Com o terreno onde morou por tantos anos inundado pela represa do rio Jundiaí, os poucos registros da passagem do mestre chinês por São Paulo ficaram restritos a coleções particulares, telas perdidas e até hoje não identificadas por museus e na memória dos poucos habitantes da cidade paulista que o conheceram.
“Quando [o líder chinês] Xi Jinping veio ao Brasil e discursou no Senado em 2014, ele mencionou a passagem de Zhang pelo Brasil. É uma conexão com o nosso país que a China vem tentando reforçar. Mesmo assim, ele segue tão anônimo que há quem perca artes valiosíssimas presenteadas por ele porque não sabe que rolos não podem ficar expostos”, revela o professor.
Filmagens no Brasil
Foi Gorgulho a conectar a diretora Zhang Weimin ao Brasil. Durante as pesquisas sobre o pintor em 2013, ele acabou encontrando o site da cineasta, que ainda buscava informações sobre a vida de Daqian fora da China. Desde então, os dois já filmaram em três ocasiões: 2015, 2018 e 2019.
“Essas visitas ao Brasil foram muito interessantes porque me permitiram ver uma face de Zhang Daqian que nem eu nem ninguém na China conhecíamos: a de um artista sociável, que mesmo com as barreiras linguísticas fez amigos locais e chegou a participar de uma competição de cidades representando Mogi das Cruzes. Achei muito curioso”, diverte-se a diretora, que precisou interromper o trabalho em virtude das restrições de viagens por conta da pandemia.
Já Gorgulho destaca a importância do trabalho e faz votos para que o pintor se torne mais conhecido no Brasil. “Durante nossas pesquisas, descobri que ele chegou a ganhar um título de doutor honoris causa pela UFRJ e nem mesmo a família dele sabia disso. Há muito ainda a se conhecer sobre os anos em que o Zhang passou por aqui.”
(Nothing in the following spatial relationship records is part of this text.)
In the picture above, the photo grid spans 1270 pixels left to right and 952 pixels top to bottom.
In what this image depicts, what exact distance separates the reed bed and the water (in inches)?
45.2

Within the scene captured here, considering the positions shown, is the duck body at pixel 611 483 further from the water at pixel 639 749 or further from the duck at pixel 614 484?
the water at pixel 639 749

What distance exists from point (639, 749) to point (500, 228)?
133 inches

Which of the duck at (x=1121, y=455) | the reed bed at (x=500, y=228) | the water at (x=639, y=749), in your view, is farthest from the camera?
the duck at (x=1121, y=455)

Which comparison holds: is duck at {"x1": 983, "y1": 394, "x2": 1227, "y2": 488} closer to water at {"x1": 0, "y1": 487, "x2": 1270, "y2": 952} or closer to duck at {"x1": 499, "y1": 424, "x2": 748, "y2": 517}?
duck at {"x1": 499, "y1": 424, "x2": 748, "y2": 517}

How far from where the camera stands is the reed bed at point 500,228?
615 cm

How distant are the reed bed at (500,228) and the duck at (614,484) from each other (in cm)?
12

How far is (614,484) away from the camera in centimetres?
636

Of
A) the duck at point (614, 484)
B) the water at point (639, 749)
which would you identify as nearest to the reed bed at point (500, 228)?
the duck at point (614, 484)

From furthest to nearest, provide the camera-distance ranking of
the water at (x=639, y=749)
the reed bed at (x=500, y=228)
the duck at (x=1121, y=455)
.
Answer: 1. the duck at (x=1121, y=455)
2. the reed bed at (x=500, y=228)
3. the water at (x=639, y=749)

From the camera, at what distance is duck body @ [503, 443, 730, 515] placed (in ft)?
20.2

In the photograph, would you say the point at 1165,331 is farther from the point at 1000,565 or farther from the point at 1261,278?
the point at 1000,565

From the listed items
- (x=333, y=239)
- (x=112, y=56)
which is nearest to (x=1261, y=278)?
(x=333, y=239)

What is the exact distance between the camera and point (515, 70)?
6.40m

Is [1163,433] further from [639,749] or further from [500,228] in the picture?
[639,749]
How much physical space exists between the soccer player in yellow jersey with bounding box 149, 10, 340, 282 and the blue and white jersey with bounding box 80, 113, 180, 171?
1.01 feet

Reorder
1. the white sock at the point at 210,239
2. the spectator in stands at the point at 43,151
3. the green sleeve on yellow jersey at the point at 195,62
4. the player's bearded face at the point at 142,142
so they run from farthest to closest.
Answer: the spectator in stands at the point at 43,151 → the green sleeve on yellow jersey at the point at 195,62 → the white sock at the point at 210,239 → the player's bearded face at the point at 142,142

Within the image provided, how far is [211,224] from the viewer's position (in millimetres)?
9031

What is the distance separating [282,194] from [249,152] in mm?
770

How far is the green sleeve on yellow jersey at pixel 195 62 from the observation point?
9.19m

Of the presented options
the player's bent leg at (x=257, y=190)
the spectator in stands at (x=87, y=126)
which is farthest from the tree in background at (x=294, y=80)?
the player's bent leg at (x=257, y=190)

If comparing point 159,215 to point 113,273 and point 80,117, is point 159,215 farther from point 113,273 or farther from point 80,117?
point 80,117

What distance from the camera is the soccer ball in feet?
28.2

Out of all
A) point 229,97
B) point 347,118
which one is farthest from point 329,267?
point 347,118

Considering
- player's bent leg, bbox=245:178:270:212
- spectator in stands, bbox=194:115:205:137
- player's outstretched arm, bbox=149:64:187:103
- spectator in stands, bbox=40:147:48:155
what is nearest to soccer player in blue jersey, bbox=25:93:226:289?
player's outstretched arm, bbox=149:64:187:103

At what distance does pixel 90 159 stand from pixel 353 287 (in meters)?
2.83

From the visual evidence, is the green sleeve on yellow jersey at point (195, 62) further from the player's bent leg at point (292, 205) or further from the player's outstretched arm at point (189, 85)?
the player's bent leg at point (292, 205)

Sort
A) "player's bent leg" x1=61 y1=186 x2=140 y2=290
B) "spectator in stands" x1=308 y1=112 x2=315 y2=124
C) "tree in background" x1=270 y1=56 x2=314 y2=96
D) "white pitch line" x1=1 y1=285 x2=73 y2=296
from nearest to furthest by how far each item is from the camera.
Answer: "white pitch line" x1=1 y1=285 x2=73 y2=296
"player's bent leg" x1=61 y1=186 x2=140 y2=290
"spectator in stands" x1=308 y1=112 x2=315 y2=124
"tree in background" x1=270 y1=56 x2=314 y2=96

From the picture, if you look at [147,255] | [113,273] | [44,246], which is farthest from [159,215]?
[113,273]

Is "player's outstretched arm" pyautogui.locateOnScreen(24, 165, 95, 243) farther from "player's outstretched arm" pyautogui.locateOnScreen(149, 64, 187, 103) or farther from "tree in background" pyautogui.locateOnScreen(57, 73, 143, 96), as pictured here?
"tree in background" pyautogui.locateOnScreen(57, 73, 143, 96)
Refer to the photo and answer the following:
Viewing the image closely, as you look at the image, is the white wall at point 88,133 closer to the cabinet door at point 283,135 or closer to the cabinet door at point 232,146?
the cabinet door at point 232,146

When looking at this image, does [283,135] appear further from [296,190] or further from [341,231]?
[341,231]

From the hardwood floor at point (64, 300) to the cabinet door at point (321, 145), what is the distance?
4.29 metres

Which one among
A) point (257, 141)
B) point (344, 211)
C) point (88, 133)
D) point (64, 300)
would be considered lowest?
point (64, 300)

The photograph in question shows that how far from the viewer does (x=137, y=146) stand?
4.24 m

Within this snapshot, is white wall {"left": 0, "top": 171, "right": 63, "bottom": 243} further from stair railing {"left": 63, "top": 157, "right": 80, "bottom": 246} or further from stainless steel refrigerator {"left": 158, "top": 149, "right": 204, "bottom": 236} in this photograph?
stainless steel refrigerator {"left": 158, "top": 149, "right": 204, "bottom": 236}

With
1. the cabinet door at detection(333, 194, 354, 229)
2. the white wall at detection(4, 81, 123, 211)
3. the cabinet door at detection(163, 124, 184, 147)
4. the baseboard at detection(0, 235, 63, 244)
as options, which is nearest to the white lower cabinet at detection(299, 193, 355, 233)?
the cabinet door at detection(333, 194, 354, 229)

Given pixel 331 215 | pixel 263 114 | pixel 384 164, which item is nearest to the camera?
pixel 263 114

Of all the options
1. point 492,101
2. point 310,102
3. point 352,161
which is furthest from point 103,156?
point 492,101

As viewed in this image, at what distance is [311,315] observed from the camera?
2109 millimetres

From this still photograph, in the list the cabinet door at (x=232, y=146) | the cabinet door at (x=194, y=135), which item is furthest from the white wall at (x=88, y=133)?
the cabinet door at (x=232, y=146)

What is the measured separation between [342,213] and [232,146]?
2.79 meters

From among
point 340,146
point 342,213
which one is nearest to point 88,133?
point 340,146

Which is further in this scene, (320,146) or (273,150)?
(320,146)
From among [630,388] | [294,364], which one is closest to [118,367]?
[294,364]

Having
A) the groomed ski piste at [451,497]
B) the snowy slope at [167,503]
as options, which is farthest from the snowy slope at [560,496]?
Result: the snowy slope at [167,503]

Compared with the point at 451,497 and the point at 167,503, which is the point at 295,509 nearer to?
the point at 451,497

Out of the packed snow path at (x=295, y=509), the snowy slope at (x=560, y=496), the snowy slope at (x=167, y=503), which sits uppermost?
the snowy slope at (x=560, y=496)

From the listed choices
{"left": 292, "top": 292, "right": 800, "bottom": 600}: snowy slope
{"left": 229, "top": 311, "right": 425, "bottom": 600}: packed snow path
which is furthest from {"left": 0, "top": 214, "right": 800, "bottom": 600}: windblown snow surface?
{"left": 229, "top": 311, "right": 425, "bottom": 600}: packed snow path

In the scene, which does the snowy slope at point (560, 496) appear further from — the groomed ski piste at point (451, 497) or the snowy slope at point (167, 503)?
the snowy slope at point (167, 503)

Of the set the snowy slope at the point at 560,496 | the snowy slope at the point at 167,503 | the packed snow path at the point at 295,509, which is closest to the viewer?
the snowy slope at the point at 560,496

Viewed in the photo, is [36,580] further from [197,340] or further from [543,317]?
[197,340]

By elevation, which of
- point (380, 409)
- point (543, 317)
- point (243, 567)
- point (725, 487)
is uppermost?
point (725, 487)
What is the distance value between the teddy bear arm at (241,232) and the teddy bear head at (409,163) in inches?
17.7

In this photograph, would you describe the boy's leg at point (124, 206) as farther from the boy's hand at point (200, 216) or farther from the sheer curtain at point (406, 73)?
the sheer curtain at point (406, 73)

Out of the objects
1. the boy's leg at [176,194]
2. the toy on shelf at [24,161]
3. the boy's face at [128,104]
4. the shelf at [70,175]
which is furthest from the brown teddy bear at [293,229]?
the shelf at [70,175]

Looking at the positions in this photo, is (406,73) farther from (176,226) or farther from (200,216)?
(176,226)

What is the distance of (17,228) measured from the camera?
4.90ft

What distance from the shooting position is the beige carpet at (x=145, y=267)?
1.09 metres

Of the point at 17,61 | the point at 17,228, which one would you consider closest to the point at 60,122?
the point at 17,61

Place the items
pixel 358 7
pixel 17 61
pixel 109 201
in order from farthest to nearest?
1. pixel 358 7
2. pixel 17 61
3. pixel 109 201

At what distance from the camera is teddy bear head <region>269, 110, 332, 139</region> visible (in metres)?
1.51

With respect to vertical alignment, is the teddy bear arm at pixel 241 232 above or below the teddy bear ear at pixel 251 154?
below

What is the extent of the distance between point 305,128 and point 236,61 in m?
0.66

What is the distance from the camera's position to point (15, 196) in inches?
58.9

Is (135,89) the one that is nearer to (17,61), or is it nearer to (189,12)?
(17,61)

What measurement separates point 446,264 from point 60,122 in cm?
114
Provisoriamente intitulado “Chang Dai-chien 1949”, o documentário ainda vai demandar pesquisas só possíveis quando as fronteiras internacionais estiverem abertas, explica Weimin. A diretora busca imagens e pessoas que tenham conhecido o artista durante a passagem dele pelo país e não pretende desistir do projeto. “Poucas pessoas influenciaram tantas áreas das artes chinesas como Zhang. Se eu pudesse descrevê-lo para alguém, diria exatamente que ele foi um artista indescritível.”